EXCERPTED TEXT -
┄┄┄┄┄┄┄┄┄┄┄┄┄┄┄┄┄┄┄┄

'Marseille': TV Review

David Koskas/Netflix
Like a French 'CSI,' with some nudity and better views.
5/5/2016

This original French crime drama from Netflix (starring Gerard Depardieu) feels very American in a pretty bad way.

There are a million reasons to go to France. But there's only one reason to watch a TV series created there: If it's really good.

Marseille, the Gerard Depardieu-led Netflix series that dropped all eight episodes on Thursday, is not very good. In many spots, it's terrible. You'd think the French accents would class-up the offerings the way that a thoroughly British one has raised the stature of innumerable BBC offerings of the past, but no — the problems of Marseille can't be overcome either by accent or by naked French actresses or stylized gunplay, all of which are heavy elements of the series.

No matter how the words sound in Marseille, they are not assembled in a way that makes them fresh or compelling. Even Depardieu, whose late-career work has been erratic but who anchors this series believably, can't overcome the contrivances he's given.

On top of that, the series has an oppressive score that becomes, rather quickly, both annoying and then funny. That was probably not the intent. But watching with subtitles and listening to the strains of the intrusive, over-the-top classical music creates one of the weirdest experiences in recent TV-viewing memory: a French television series that looks like it's trying to be an American crime story that ends almost every scene with musical flourishes that recall Spanish-language telenovelas.

If Netflix was going for that international vibe — and it clearly hopes Marseille can cross as many borders as possible, not just those in North America — it finds it here, but not to the effect it was probably hoping for.

┄┄┄┄┄┄┄┄┄┄┄┄┄┄┄┄┄┄┄┄

MATERIAL TO PROCESS -

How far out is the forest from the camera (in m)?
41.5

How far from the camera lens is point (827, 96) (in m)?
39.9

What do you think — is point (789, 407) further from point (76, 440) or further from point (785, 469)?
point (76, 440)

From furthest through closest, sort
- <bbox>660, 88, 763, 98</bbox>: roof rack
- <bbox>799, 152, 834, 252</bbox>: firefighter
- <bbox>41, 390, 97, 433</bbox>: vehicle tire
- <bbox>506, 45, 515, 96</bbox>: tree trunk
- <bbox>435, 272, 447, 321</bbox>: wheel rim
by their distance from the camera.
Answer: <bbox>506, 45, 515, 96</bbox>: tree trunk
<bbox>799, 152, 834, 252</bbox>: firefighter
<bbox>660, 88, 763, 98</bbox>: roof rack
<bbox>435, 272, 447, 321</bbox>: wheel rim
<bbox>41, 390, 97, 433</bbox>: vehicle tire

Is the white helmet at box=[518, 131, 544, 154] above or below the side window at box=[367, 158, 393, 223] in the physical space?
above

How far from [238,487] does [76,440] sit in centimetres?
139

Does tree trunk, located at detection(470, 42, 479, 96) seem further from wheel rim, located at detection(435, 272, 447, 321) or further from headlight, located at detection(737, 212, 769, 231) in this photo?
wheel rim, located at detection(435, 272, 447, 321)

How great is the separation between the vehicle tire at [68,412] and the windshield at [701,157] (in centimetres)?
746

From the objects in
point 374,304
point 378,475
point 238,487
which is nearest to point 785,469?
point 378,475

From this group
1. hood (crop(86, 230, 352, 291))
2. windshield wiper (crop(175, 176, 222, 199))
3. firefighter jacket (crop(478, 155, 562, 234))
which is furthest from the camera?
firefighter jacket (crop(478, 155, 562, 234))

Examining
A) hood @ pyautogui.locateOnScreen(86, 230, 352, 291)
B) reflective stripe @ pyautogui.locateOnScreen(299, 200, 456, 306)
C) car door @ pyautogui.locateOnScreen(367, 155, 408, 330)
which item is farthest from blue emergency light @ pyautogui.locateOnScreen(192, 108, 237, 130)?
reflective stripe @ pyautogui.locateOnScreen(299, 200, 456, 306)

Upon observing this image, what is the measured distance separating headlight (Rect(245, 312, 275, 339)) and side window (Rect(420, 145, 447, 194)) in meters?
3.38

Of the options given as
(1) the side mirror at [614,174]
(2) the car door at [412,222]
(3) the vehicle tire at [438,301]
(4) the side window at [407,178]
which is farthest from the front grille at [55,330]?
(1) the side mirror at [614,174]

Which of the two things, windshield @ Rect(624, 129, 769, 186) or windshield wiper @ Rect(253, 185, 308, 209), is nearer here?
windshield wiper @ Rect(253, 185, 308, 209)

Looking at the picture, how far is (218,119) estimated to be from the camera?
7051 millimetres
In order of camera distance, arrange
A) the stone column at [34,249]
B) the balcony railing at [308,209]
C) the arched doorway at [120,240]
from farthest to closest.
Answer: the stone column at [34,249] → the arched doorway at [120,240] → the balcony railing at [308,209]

┄┄┄┄┄┄┄┄┄┄┄┄┄┄┄┄┄┄┄┄

WHAT YOU WILL DO -
1. In the Marseille review, how many episodes did Netflix release on Thursday?
2. Please rewrite the part of the listing that opens with the line containing "Looking at the" and closes at the end of the listing as a numbered list, leaving out any blank lines.

WRITTEN RESPONSES -
1. All eight episodes.

2.
1. Looking at the picture, how far is (218,119) estimated to be from the camera?
2. 7051 millimetres
3. In order of camera distance, arrange
4. A) the stone column at [34,249]
5. B) the balcony railing at [308,209]
6. C) the arched doorway at [120,240]
7. from farthest to closest.
8. Answer: the stone column at [34,249] → the arched doorway at [120,240] → the balcony railing at [308,209]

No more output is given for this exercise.